* What to produce: What lines below include the word "annotators"? Copy each one.

Stored items from a collection
[Start of section]

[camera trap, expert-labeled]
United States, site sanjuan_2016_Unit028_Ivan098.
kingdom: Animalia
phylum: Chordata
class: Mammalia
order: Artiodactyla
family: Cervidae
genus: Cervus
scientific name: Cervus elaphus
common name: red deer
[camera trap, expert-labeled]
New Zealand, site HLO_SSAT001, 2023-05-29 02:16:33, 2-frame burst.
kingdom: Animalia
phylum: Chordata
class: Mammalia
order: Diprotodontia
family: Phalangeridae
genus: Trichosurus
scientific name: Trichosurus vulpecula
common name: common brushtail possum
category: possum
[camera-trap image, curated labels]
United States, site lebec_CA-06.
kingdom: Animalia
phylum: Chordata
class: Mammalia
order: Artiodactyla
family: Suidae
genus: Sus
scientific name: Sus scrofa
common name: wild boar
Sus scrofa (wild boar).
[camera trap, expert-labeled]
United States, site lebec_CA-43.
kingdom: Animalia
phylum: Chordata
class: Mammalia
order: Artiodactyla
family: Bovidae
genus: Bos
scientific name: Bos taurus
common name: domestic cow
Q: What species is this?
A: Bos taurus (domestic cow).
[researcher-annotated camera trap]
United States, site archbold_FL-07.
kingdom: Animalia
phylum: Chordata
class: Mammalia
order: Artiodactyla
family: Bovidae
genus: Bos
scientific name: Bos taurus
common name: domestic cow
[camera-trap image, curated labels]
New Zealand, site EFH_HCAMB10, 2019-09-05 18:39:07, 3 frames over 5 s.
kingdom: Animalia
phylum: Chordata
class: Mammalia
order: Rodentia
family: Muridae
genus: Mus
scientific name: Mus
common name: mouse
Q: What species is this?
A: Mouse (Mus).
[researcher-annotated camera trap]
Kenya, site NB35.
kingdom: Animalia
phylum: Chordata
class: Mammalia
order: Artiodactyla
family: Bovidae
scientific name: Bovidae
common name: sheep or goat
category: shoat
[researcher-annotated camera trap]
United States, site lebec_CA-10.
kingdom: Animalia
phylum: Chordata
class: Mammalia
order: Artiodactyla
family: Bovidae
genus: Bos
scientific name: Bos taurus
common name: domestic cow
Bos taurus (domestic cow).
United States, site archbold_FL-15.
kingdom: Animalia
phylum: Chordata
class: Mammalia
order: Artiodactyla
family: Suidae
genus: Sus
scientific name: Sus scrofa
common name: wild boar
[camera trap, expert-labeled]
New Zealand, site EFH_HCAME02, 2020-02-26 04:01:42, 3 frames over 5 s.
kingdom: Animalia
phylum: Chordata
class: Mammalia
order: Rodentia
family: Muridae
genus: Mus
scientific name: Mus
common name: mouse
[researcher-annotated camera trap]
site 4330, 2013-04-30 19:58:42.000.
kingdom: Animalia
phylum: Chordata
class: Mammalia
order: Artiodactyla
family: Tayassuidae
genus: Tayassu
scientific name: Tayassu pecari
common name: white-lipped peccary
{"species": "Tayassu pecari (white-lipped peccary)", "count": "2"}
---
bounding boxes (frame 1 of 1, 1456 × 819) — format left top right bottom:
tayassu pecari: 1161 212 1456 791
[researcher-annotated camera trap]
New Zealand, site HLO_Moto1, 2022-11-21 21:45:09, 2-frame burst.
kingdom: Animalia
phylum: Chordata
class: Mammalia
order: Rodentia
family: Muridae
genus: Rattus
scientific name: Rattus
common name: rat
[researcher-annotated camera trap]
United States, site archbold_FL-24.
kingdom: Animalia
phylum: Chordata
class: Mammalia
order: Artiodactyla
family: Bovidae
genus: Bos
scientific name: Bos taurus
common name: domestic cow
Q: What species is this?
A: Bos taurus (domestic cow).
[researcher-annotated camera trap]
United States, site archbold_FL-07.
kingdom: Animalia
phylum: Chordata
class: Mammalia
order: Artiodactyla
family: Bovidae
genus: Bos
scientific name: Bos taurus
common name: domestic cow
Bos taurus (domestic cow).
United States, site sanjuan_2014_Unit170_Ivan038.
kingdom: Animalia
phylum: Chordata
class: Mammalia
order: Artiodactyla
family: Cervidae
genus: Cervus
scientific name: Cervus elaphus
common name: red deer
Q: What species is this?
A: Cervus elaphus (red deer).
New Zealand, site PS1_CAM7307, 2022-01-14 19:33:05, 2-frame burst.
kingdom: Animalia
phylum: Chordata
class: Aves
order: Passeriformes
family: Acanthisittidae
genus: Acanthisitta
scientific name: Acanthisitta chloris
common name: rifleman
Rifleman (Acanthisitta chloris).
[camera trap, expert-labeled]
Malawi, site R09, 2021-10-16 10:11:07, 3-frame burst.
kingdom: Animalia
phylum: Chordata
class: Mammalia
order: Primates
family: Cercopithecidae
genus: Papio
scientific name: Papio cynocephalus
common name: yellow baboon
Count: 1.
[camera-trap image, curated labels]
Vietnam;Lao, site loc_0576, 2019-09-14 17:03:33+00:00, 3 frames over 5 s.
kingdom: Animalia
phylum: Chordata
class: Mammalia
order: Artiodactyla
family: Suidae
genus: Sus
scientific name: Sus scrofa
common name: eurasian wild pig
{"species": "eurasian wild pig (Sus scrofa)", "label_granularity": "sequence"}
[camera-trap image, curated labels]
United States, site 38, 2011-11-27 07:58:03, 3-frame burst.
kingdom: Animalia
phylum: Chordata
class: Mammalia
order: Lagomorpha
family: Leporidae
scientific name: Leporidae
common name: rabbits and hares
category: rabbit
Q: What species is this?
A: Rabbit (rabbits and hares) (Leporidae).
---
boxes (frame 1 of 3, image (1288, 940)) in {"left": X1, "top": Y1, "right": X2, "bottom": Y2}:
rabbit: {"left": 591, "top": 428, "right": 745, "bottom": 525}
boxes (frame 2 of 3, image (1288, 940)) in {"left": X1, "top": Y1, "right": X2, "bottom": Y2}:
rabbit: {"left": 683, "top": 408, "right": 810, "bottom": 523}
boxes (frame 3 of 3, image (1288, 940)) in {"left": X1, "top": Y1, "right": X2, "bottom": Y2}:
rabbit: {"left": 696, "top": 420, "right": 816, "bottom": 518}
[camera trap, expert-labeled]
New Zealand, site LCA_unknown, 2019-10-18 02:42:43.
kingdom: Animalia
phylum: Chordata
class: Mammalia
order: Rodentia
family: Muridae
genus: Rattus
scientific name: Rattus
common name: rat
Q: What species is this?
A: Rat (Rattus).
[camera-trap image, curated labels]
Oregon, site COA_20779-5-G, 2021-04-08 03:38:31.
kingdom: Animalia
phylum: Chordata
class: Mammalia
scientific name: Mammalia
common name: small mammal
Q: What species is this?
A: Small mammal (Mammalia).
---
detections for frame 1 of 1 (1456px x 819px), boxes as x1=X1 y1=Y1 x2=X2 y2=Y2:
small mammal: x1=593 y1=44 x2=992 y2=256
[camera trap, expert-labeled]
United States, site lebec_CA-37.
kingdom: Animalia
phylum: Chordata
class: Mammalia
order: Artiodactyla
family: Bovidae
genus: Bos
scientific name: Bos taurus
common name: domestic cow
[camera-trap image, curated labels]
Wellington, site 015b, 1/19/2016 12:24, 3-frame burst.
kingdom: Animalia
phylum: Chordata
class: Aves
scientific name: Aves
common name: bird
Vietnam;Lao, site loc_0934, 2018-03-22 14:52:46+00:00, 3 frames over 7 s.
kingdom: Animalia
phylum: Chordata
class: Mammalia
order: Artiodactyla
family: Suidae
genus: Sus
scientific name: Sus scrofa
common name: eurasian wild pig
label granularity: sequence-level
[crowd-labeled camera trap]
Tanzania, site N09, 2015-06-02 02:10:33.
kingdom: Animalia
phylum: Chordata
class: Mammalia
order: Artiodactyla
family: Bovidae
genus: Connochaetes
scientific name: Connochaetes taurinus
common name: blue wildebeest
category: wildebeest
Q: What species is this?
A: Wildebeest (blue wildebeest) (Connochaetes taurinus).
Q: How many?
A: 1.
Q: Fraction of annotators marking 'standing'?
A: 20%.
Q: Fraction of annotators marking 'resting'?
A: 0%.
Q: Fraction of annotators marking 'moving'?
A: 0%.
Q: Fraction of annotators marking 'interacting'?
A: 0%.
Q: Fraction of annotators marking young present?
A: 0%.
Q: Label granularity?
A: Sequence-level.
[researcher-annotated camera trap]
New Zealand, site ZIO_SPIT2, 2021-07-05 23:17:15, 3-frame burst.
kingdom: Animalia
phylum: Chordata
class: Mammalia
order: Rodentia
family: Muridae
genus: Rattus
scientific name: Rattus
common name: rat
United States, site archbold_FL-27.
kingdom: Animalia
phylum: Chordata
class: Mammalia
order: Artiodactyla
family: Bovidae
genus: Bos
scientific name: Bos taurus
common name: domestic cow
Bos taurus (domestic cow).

[End of section]

* Reply to the task:
Q: Fraction of annotators marking 'standing'?
Q: Fraction of annotators marking 'resting'?
Q: Fraction of annotators marking 'moving'?
Q: Fraction of annotators marking 'interacting'?
Q: Fraction of annotators marking young present?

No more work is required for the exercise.